Data to use:
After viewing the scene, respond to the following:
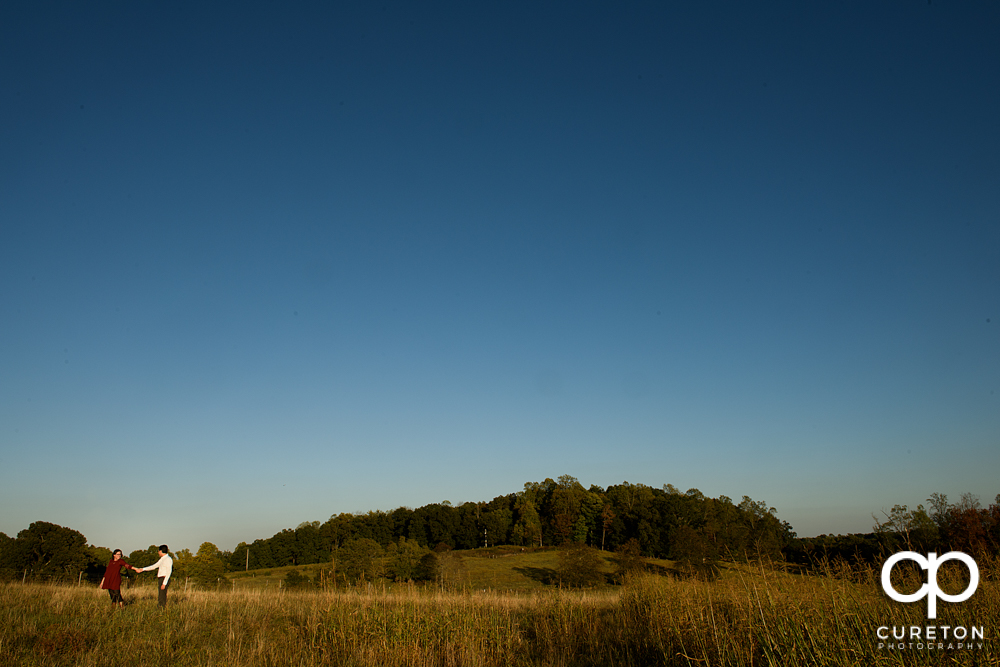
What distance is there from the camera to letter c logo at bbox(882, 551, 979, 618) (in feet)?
20.0

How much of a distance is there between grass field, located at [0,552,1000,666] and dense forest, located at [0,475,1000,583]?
845 centimetres

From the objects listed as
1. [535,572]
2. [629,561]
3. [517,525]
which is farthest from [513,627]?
[517,525]

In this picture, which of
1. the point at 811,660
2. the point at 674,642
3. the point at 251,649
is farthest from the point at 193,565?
the point at 811,660

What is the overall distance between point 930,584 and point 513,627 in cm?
784

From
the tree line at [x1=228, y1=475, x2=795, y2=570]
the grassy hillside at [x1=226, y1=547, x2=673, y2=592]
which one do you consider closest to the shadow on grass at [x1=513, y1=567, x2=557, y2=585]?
the grassy hillside at [x1=226, y1=547, x2=673, y2=592]

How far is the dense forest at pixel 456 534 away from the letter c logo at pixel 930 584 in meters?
10.3

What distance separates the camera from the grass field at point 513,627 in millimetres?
5992

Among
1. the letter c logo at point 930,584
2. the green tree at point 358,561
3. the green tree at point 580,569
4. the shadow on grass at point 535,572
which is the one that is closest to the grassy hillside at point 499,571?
the shadow on grass at point 535,572

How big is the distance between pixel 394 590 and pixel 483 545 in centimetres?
7985

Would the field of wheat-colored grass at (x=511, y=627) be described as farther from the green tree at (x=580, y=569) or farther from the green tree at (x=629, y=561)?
the green tree at (x=580, y=569)

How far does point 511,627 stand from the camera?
1155 cm

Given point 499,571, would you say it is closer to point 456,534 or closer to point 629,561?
point 629,561

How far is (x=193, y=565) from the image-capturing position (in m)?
47.2

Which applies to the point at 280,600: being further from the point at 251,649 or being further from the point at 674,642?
the point at 674,642
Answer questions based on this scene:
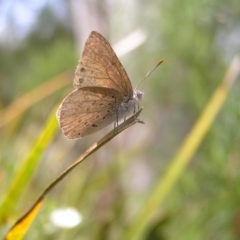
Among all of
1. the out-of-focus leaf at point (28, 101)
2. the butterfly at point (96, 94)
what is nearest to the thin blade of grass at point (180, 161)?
the butterfly at point (96, 94)

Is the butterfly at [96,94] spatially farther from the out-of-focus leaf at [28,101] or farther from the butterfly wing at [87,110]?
the out-of-focus leaf at [28,101]

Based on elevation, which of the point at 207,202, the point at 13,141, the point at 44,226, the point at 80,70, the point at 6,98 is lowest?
the point at 207,202

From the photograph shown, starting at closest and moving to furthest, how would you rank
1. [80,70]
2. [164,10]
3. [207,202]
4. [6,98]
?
[80,70]
[207,202]
[164,10]
[6,98]

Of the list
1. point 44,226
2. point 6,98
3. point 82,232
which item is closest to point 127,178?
point 82,232

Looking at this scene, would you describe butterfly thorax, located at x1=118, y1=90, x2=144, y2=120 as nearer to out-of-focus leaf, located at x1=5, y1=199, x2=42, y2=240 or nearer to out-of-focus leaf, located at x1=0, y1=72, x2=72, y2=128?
out-of-focus leaf, located at x1=5, y1=199, x2=42, y2=240

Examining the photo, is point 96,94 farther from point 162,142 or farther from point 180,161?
point 162,142

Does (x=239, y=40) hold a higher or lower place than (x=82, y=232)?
higher

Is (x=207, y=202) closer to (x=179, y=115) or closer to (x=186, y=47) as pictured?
(x=186, y=47)
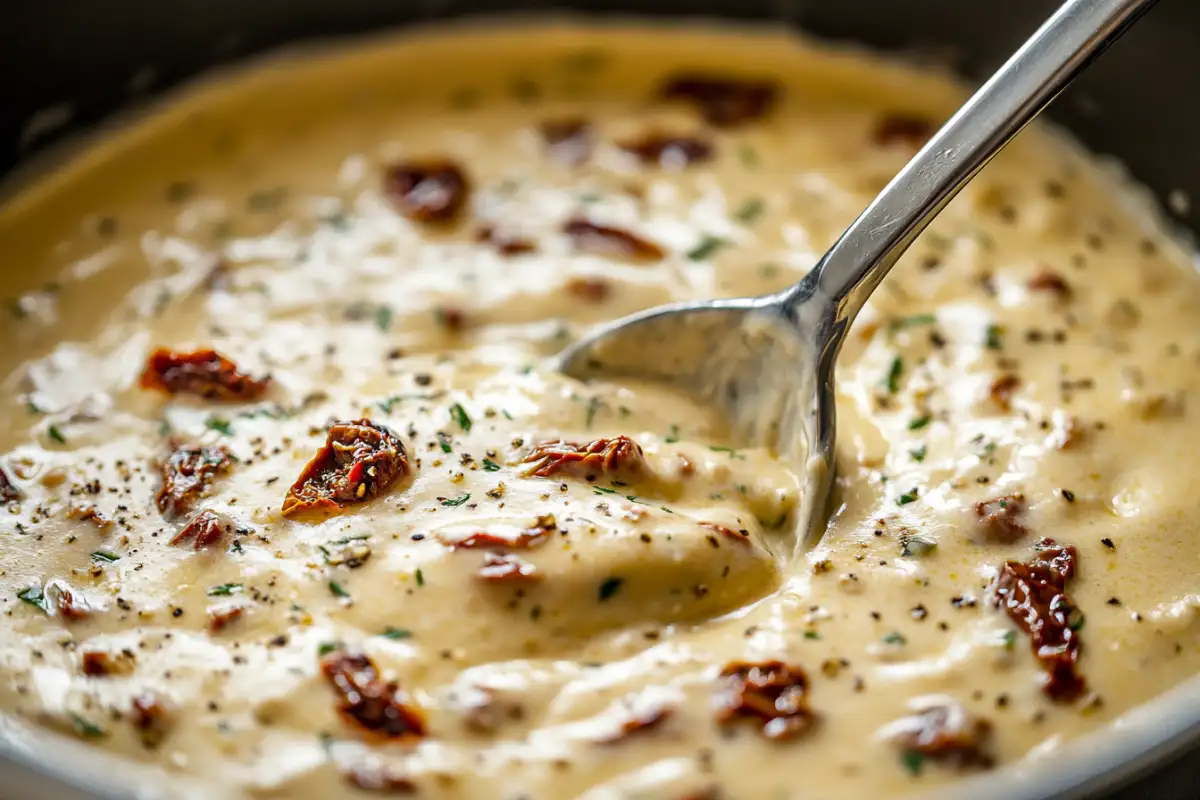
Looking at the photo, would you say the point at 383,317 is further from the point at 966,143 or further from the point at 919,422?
the point at 966,143

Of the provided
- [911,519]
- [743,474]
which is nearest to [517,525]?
[743,474]

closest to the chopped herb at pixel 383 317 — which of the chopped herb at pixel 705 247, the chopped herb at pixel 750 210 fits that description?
the chopped herb at pixel 705 247

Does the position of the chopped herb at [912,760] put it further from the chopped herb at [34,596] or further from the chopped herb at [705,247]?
the chopped herb at [34,596]

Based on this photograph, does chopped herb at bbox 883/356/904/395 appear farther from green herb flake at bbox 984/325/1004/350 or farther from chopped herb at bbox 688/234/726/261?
chopped herb at bbox 688/234/726/261

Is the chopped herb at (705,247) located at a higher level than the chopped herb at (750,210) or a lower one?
lower

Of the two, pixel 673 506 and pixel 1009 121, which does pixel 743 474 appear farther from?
pixel 1009 121

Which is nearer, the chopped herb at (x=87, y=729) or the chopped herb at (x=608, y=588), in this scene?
the chopped herb at (x=87, y=729)

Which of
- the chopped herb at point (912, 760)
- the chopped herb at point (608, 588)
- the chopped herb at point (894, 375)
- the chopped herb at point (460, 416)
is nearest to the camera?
the chopped herb at point (912, 760)

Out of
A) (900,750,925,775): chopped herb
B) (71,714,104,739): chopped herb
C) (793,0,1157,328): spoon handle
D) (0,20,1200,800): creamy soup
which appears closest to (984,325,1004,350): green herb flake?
(0,20,1200,800): creamy soup

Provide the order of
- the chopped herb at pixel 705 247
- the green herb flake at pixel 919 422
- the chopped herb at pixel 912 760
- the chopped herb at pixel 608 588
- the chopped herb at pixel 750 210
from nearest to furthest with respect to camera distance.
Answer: the chopped herb at pixel 912 760, the chopped herb at pixel 608 588, the green herb flake at pixel 919 422, the chopped herb at pixel 705 247, the chopped herb at pixel 750 210
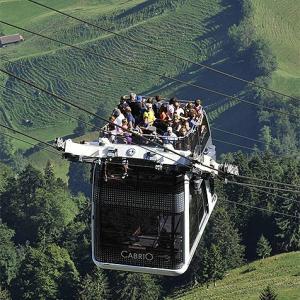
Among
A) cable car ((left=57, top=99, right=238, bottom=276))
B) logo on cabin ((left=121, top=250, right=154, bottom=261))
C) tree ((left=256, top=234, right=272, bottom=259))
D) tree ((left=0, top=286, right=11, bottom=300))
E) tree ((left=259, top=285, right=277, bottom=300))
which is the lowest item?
tree ((left=0, top=286, right=11, bottom=300))

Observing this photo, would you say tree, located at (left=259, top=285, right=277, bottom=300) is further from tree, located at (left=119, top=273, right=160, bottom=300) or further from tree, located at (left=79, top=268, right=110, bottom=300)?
tree, located at (left=79, top=268, right=110, bottom=300)

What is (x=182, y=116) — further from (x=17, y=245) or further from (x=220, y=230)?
(x=17, y=245)

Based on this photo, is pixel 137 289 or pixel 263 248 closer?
pixel 137 289

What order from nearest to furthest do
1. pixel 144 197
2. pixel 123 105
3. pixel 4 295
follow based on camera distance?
pixel 144 197
pixel 123 105
pixel 4 295

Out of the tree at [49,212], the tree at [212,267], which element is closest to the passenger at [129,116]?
the tree at [212,267]

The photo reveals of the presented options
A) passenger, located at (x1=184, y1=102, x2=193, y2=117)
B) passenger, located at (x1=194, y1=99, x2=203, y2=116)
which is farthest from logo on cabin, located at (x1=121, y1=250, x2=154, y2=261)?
passenger, located at (x1=194, y1=99, x2=203, y2=116)

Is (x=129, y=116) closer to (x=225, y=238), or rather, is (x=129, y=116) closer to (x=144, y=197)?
(x=144, y=197)

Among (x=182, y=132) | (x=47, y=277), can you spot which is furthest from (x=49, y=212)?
(x=182, y=132)
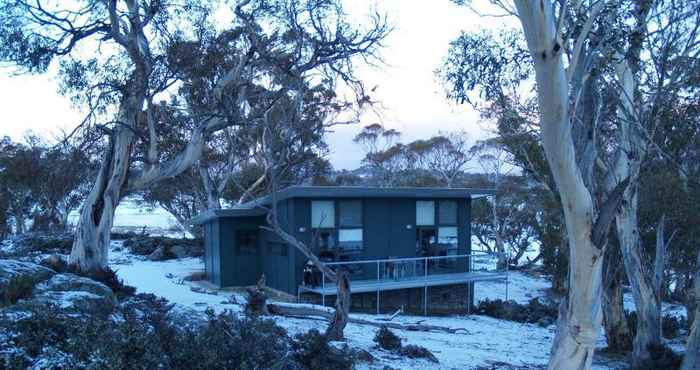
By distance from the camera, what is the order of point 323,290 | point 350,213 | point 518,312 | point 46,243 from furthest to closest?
point 46,243, point 518,312, point 350,213, point 323,290

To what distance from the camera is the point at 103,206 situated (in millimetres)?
13984

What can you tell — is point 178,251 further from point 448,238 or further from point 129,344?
point 129,344

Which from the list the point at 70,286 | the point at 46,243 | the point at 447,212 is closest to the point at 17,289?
the point at 70,286

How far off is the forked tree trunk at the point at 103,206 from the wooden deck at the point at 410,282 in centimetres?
578

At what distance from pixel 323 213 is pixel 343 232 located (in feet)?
2.94

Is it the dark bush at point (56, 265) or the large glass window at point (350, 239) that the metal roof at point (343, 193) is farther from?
the dark bush at point (56, 265)

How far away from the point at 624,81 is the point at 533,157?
5201mm

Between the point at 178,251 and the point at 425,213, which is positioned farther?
the point at 178,251

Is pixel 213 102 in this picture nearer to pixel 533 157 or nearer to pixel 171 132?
pixel 171 132

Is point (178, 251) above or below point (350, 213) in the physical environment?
below

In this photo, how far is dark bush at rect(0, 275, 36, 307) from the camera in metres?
6.95

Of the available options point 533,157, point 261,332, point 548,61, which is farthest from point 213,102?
point 548,61

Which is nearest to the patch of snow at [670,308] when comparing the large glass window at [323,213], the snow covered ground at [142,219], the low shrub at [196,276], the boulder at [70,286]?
the large glass window at [323,213]

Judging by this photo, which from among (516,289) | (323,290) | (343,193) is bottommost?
(516,289)
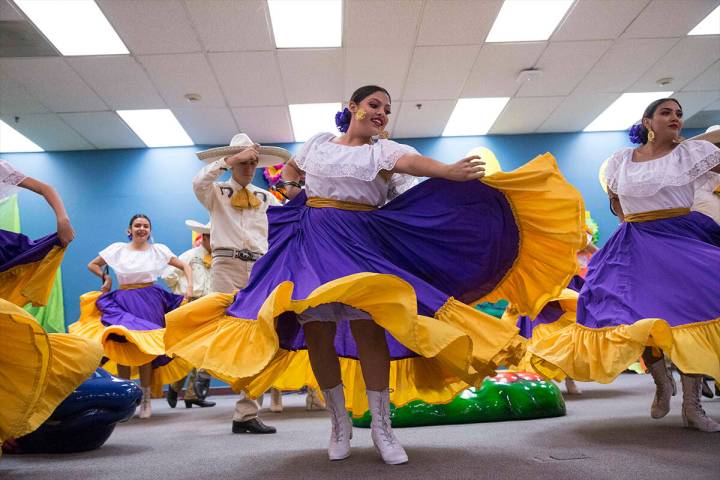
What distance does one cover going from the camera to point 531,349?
9.31ft

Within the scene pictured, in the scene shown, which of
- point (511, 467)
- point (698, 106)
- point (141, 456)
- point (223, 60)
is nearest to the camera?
point (511, 467)

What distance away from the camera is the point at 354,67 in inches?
257

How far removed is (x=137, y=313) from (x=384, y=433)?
10.5 ft

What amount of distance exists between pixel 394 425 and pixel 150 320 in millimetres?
2471

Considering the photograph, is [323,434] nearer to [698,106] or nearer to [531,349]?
[531,349]

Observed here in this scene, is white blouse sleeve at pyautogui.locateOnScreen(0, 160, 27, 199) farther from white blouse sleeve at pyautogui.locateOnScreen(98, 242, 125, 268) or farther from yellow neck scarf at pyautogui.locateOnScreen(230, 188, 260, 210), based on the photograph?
white blouse sleeve at pyautogui.locateOnScreen(98, 242, 125, 268)

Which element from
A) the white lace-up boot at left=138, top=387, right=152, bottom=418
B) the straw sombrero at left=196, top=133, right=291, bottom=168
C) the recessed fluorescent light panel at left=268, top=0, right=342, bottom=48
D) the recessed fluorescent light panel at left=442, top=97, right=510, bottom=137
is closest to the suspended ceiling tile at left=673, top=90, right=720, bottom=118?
the recessed fluorescent light panel at left=442, top=97, right=510, bottom=137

Prompt: Reproduce exactly the lines from the one containing "Within the scene" through the last line of the records above, including both, and nothing else.

Worked solution:
Within the scene pictured, in the scene shown, which of
- point (511, 467)
- point (698, 106)
- point (141, 456)
- point (223, 60)
is nearest to the camera?
point (511, 467)

What distance away from the camera is the point at 354,67 in inches?
257

How far removed is (x=137, y=313) from (x=384, y=433)?
10.5 ft

What amount of distance exists between pixel 394 425 and pixel 150 320 in millimetres?
2471

Considering the photograph, is [323,434] nearer to [698,106] or nearer to [531,349]?
[531,349]

Observed here in this scene, is white blouse sleeve at pyautogui.locateOnScreen(0, 160, 27, 199) farther from white blouse sleeve at pyautogui.locateOnScreen(98, 242, 125, 268) or farther from yellow neck scarf at pyautogui.locateOnScreen(230, 188, 260, 210), based on the photograph?
white blouse sleeve at pyautogui.locateOnScreen(98, 242, 125, 268)

Which element from
A) the white lace-up boot at left=138, top=387, right=152, bottom=418
B) the straw sombrero at left=196, top=133, right=291, bottom=168
C) the recessed fluorescent light panel at left=268, top=0, right=342, bottom=48
D) the recessed fluorescent light panel at left=442, top=97, right=510, bottom=137
is closest to the suspended ceiling tile at left=673, top=90, right=720, bottom=118?
the recessed fluorescent light panel at left=442, top=97, right=510, bottom=137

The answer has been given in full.